I figured that ADPCM might be more suitable for my purpose, instead of having me reinvent the wheel which results in the current sound quality, but ADPCM's 4-bits per 16-bit sample is still a bit too high for my intention. I would like to ask if there is a possibility to adapt ADPCM so that it may work with 2-bits per 8-bit sample. I honestly do not care much about the resulting audio quality, as long as the result is identifiable and the data is not very sensitive to corruption (for example, replacing some bits on an Opus file will trigger either silence or make the decoder skip all corrupted frames [I don't know, I never tried], but replacing some bytes on a WAV file will only result in audible clicks or otherwise non-harmful distortion. I would prefer that the codec reacts like WAV to corruption.)

Can anyone please at least give me hints, or something?


  • polemon
  • [*][*][*][*]
Re: 2-bit per sample ADPCM variant?
Reply #1
2.32bits/sample? so there's dithering involved, etc?

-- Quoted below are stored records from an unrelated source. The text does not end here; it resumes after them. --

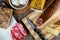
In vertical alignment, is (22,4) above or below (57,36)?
above

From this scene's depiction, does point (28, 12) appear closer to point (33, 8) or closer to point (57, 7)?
point (33, 8)

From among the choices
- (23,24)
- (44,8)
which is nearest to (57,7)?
(44,8)

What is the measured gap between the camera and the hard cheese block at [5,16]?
877 millimetres

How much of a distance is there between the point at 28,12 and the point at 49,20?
102 mm

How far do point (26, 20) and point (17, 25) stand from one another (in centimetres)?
4

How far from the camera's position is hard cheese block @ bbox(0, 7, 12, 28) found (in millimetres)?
→ 877

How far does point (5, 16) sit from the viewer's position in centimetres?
89

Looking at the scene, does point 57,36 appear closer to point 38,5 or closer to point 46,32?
point 46,32

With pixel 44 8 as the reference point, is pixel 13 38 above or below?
below

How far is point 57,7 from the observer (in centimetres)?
85

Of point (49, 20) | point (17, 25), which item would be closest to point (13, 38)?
point (17, 25)

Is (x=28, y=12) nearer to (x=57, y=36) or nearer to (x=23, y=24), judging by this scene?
(x=23, y=24)

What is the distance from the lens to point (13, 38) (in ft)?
2.86

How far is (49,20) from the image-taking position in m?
0.85
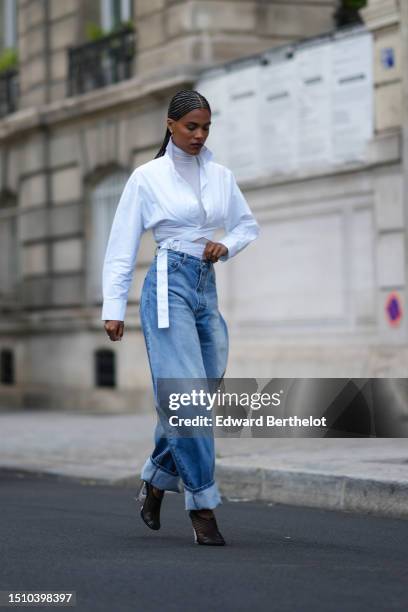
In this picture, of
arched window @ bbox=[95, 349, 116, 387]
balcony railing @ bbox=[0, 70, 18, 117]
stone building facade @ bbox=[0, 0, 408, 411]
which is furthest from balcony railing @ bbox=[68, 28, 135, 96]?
arched window @ bbox=[95, 349, 116, 387]

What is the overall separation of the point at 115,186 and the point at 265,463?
33.8 feet

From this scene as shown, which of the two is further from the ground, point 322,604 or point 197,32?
point 197,32

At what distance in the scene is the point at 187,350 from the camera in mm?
6562

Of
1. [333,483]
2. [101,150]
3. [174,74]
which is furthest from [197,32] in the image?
[333,483]

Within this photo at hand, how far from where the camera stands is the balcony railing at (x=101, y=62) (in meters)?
A: 19.4

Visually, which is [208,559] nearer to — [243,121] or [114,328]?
[114,328]

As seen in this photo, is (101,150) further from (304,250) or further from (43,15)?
(304,250)

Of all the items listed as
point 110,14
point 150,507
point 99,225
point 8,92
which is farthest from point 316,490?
point 8,92

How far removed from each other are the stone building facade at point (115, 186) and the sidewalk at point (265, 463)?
7.73 feet

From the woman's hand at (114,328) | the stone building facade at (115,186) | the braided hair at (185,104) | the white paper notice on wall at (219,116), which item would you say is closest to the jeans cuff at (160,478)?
the woman's hand at (114,328)

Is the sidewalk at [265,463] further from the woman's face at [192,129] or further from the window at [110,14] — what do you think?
the window at [110,14]

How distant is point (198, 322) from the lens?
22.1ft

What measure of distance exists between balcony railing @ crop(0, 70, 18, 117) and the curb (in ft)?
44.2

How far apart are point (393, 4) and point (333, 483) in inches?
274
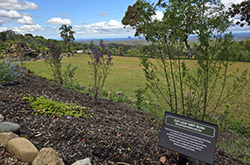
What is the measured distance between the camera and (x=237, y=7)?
6344 mm

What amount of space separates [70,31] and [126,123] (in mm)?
19665

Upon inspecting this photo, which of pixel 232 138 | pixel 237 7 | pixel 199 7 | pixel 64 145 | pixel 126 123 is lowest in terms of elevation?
pixel 232 138

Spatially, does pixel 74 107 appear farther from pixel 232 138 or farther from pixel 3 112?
pixel 232 138

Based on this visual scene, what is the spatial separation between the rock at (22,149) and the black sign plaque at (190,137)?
5.16 feet

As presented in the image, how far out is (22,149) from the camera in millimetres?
2215

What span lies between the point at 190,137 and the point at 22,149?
2000 mm

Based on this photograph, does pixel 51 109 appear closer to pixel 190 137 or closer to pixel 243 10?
pixel 190 137

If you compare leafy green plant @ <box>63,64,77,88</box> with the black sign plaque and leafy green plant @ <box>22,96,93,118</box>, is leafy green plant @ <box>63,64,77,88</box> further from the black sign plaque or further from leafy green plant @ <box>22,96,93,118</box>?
the black sign plaque

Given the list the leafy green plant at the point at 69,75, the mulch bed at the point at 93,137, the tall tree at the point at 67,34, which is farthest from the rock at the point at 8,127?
the tall tree at the point at 67,34

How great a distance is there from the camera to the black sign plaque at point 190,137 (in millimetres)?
1964

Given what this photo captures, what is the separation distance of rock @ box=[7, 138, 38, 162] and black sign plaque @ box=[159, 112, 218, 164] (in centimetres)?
157

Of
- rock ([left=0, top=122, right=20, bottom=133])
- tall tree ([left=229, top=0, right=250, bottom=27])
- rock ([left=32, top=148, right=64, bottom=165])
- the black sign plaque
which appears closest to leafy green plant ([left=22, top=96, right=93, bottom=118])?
rock ([left=0, top=122, right=20, bottom=133])

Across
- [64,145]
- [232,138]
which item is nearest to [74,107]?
[64,145]

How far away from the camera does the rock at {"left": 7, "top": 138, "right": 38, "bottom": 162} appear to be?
2.19 metres
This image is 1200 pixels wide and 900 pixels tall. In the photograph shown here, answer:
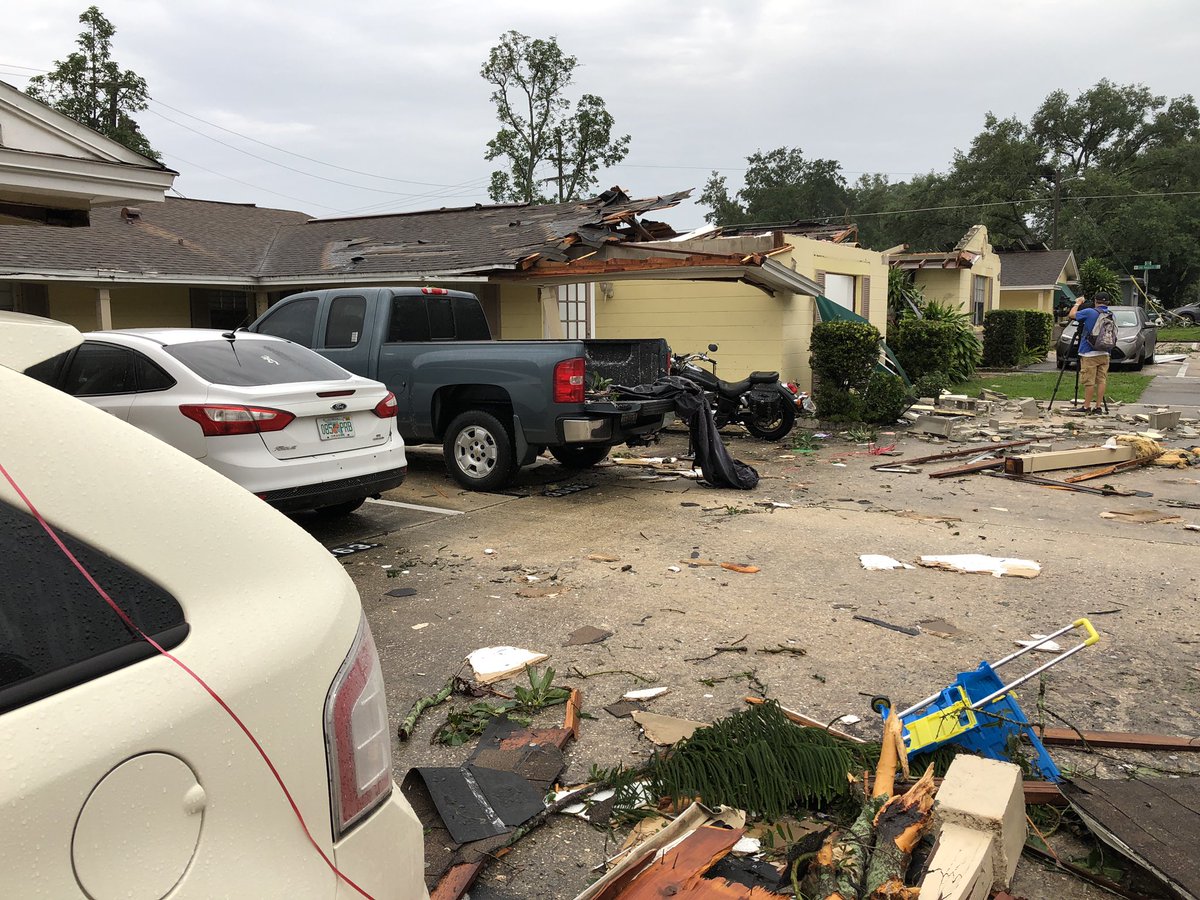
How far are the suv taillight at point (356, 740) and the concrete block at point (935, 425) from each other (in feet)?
42.2

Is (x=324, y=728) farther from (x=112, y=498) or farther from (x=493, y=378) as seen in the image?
(x=493, y=378)

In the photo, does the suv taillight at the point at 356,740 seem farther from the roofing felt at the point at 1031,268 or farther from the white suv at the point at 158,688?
the roofing felt at the point at 1031,268

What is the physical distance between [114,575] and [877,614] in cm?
495

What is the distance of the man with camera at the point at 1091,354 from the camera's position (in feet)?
50.0

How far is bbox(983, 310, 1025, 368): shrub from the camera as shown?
91.4 feet

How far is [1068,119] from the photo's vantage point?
68812 mm

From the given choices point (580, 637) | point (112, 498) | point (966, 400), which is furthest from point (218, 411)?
point (966, 400)

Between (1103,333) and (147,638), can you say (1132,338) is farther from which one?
(147,638)

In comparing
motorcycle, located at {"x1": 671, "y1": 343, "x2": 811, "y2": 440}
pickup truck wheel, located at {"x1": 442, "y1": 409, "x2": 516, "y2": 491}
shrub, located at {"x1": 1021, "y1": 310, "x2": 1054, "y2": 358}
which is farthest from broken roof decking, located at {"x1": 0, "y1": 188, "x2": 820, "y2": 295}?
shrub, located at {"x1": 1021, "y1": 310, "x2": 1054, "y2": 358}

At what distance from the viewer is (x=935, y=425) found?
13523mm

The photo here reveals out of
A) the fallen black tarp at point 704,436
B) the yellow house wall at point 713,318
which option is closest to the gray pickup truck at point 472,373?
the fallen black tarp at point 704,436

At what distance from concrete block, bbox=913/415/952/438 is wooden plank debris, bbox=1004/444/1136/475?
2743mm

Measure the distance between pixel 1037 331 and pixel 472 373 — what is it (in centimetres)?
2713

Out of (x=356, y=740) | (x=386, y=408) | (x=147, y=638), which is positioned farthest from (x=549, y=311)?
(x=147, y=638)
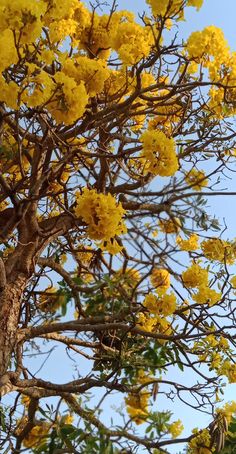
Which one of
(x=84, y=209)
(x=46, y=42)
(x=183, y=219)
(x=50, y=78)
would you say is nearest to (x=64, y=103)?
(x=50, y=78)

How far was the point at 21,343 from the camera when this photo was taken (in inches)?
178

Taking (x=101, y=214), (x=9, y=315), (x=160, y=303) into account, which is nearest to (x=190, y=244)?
(x=160, y=303)

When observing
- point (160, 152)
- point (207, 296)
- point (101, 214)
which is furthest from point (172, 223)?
point (207, 296)

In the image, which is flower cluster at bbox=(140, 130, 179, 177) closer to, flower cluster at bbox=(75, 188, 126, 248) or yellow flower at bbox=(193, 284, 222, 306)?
flower cluster at bbox=(75, 188, 126, 248)

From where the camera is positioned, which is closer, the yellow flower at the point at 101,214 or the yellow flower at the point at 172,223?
the yellow flower at the point at 172,223

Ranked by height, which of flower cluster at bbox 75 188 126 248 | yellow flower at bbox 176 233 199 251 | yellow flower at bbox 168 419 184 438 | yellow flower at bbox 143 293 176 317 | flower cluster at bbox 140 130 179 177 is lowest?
yellow flower at bbox 168 419 184 438

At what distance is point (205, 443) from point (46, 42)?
3112mm

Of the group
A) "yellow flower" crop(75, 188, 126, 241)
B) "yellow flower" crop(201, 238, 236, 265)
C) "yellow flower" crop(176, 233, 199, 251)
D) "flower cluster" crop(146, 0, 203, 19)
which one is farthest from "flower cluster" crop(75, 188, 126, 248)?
"yellow flower" crop(176, 233, 199, 251)

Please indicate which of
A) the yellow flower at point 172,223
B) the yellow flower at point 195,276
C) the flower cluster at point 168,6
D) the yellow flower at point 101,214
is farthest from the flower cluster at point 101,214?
the yellow flower at point 195,276

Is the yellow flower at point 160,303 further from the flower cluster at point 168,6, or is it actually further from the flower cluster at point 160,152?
the flower cluster at point 168,6

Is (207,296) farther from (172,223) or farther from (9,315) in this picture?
(9,315)

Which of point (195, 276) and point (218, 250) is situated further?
point (218, 250)

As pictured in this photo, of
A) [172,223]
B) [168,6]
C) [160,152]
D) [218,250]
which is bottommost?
[172,223]

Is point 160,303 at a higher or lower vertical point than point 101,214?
lower
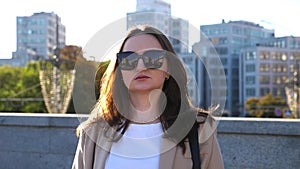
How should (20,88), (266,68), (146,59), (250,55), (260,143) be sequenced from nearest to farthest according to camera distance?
(146,59) → (260,143) → (20,88) → (266,68) → (250,55)

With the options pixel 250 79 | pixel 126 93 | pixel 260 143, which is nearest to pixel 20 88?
pixel 260 143

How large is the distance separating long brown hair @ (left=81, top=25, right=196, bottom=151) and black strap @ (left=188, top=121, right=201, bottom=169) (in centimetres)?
5

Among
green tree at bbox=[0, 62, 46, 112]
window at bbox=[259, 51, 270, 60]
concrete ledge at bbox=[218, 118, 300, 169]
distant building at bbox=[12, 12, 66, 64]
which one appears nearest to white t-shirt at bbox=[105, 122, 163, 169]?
concrete ledge at bbox=[218, 118, 300, 169]

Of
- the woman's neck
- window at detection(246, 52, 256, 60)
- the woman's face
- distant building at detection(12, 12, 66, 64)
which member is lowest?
the woman's neck

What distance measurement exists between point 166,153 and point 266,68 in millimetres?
117610

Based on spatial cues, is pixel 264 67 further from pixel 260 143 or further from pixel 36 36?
pixel 260 143

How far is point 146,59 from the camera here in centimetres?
229

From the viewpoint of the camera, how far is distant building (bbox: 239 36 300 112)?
115 m

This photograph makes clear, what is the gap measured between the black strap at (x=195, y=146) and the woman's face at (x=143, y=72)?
0.24m

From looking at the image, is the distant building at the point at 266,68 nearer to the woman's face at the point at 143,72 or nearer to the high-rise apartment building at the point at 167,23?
the high-rise apartment building at the point at 167,23

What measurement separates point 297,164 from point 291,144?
0.61ft

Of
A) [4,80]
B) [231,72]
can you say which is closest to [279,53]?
[231,72]

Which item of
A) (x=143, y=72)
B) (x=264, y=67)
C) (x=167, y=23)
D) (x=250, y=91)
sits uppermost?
(x=264, y=67)

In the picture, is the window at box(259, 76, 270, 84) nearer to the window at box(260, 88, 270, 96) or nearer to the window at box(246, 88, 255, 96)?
the window at box(260, 88, 270, 96)
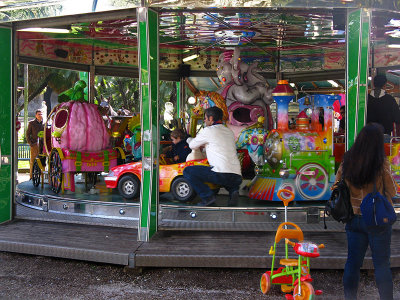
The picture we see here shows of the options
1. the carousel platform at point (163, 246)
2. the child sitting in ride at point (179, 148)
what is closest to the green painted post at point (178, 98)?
the child sitting in ride at point (179, 148)

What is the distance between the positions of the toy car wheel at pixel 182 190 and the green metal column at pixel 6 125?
7.21ft

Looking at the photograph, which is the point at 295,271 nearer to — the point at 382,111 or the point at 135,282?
the point at 135,282

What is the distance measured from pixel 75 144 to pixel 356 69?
169 inches

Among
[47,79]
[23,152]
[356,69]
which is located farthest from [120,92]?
[356,69]

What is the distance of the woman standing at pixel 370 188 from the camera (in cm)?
384

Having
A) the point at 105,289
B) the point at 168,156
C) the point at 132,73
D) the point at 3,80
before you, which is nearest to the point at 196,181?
the point at 168,156

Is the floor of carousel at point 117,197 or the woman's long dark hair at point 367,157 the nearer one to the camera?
the woman's long dark hair at point 367,157

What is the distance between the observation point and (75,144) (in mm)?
7840

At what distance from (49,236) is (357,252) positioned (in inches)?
146

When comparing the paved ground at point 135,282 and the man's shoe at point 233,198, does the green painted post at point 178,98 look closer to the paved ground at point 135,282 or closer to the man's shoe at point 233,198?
the man's shoe at point 233,198

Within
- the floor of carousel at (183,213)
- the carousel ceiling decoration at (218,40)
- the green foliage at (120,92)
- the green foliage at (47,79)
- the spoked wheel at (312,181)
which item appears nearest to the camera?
the floor of carousel at (183,213)

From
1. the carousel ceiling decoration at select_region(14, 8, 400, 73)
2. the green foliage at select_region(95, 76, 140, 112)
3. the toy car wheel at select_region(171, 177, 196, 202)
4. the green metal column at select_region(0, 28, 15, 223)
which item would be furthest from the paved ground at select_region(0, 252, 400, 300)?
the green foliage at select_region(95, 76, 140, 112)

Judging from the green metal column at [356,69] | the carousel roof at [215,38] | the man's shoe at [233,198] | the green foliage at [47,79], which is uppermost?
the carousel roof at [215,38]

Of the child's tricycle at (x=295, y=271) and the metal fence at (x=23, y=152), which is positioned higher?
the metal fence at (x=23, y=152)
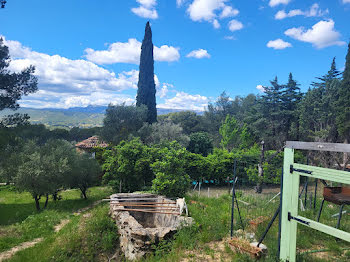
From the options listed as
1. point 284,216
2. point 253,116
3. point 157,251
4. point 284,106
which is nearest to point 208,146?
point 253,116

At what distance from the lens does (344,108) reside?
64.3 feet

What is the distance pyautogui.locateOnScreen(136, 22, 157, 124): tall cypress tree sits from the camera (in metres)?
28.9

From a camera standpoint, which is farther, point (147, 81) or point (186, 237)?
point (147, 81)

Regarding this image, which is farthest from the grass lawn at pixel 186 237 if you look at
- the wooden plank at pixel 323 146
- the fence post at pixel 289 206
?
the wooden plank at pixel 323 146

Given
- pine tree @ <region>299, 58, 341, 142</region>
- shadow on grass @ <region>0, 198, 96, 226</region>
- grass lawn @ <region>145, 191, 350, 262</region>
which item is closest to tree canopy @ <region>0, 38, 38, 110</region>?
shadow on grass @ <region>0, 198, 96, 226</region>

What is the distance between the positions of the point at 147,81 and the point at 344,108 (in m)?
21.8

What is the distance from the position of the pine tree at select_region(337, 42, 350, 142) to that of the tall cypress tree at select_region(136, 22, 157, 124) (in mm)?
19907

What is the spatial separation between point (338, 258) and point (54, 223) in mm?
9762

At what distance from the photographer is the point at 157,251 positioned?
5566 millimetres

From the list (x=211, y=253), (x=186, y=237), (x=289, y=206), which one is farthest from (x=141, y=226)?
(x=289, y=206)

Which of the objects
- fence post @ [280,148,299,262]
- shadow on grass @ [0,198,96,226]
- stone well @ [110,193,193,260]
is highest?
fence post @ [280,148,299,262]

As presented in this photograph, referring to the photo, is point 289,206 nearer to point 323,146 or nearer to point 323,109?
point 323,146

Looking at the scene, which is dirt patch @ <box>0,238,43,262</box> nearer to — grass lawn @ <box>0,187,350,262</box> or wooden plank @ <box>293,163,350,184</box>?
grass lawn @ <box>0,187,350,262</box>

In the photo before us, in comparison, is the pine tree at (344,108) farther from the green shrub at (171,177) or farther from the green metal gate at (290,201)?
the green metal gate at (290,201)
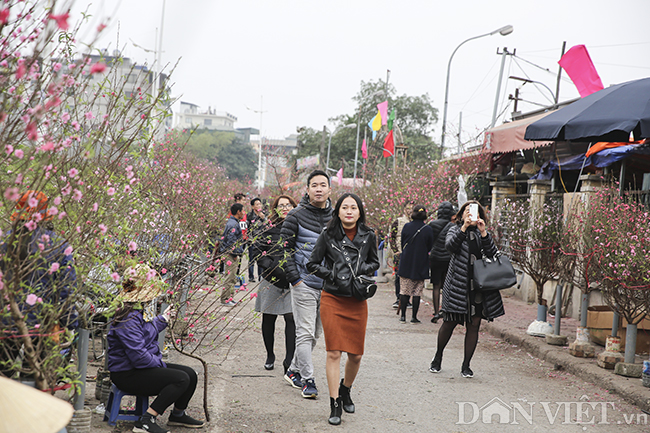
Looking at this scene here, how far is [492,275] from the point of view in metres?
6.49

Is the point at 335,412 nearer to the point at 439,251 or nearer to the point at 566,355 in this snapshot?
the point at 566,355

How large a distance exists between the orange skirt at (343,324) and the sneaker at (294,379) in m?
1.05

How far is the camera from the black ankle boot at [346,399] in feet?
17.2

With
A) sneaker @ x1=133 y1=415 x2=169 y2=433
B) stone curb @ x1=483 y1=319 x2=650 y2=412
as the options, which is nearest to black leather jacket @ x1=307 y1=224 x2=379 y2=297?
sneaker @ x1=133 y1=415 x2=169 y2=433

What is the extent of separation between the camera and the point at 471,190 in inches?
707

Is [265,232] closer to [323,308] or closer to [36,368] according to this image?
[323,308]

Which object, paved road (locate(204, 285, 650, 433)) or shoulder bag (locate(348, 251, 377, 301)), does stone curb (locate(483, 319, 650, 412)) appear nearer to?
paved road (locate(204, 285, 650, 433))

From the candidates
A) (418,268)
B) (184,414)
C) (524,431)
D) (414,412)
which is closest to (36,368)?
(184,414)

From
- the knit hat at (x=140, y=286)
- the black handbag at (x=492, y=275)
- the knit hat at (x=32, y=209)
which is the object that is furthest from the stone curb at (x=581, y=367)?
the knit hat at (x=32, y=209)

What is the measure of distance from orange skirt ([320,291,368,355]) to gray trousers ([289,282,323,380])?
22.4 inches

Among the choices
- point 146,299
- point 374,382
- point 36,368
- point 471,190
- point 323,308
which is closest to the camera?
point 36,368

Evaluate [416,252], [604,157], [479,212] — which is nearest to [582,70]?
[604,157]

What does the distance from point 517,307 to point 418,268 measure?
3.32 m

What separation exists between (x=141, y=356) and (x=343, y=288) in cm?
168
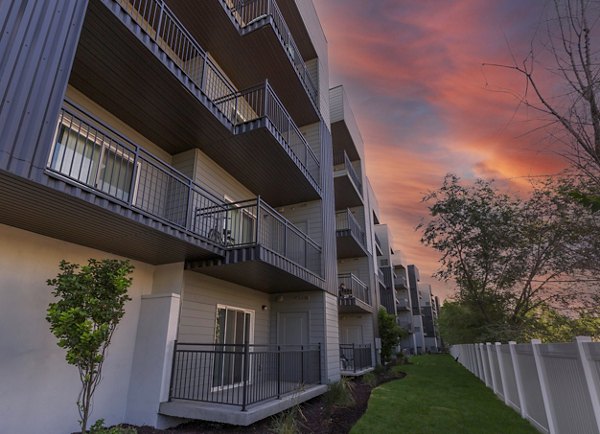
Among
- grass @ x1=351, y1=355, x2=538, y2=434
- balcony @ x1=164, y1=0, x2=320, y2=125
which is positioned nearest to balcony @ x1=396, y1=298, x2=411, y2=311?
grass @ x1=351, y1=355, x2=538, y2=434

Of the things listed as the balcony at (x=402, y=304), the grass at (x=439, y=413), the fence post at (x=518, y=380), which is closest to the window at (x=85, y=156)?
the grass at (x=439, y=413)

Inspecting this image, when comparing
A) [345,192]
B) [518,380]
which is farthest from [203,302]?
[345,192]

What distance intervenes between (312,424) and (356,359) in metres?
9.26

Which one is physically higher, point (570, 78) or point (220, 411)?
point (570, 78)

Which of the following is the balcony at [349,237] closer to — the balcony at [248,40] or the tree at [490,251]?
the tree at [490,251]

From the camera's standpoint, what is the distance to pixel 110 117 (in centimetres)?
783

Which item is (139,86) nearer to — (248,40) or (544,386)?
(248,40)

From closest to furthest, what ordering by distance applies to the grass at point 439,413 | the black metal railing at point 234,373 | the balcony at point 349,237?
the black metal railing at point 234,373, the grass at point 439,413, the balcony at point 349,237

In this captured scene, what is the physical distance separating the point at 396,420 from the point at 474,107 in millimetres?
7183

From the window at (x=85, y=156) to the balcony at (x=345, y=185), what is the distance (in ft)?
40.2

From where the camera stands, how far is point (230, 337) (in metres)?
10.3

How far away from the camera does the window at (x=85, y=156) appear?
19.7 ft

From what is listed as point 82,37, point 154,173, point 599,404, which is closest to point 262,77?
point 154,173

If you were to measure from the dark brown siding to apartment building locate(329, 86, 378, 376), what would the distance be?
13.9 meters
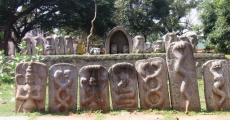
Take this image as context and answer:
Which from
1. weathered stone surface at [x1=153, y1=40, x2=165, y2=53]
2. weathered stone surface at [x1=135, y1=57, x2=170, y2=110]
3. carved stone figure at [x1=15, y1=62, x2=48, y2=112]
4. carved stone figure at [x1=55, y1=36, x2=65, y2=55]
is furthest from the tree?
carved stone figure at [x1=15, y1=62, x2=48, y2=112]

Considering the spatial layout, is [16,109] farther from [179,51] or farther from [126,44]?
[126,44]

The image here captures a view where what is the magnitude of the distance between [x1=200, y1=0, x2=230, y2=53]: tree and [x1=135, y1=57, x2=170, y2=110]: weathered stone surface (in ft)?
48.4

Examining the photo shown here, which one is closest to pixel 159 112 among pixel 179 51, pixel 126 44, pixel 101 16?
pixel 179 51

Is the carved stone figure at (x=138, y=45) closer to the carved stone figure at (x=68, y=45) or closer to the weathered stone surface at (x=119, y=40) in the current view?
the weathered stone surface at (x=119, y=40)

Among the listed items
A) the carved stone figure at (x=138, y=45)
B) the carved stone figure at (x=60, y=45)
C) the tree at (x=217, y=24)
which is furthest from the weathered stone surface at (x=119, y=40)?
the tree at (x=217, y=24)

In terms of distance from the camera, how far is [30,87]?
17.7ft

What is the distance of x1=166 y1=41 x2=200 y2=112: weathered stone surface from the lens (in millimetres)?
5426

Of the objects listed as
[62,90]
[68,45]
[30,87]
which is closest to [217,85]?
[62,90]

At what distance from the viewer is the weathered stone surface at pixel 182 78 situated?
5426 mm

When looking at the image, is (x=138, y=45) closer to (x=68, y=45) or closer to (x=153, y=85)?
(x=68, y=45)

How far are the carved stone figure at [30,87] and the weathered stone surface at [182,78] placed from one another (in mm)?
2349

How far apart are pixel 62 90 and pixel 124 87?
1.14m

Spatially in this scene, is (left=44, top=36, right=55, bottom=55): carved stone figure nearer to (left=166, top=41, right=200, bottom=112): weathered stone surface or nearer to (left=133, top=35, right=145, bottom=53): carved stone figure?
(left=133, top=35, right=145, bottom=53): carved stone figure

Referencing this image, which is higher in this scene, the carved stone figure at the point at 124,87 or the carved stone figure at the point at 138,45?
the carved stone figure at the point at 138,45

Btw. this is really interesting!

Re: 2-bit per sample ADPCM variant?
Reply #2
Actually, no, the program does not dither at all, it outputs 8-bit samples (I did think about supporting 16-bit audio but the codec itself is pretty noisy because of the limitations I'm working with, so I gave up,  thinking bitdepth isn't the problem here, but the limitations of the codec and JPEG compression).  It's very close to delta PCM encoding but with variable and adaptive jump size. If you try to encode an audio file and look at the very right of the image, you will see binary (either white or black--no greys) pixels--that's the jump size for that frame (the row of pixels) that is computed most optimal for that frame by the program. Smaller than optimal jump size produces less punch and muffled sounds, while higher than optimal jump size produces really noisy audio. You are allowed to change the encoder's tendency to choose higher or smaller than optimal jump sizes using the slider at the settings :)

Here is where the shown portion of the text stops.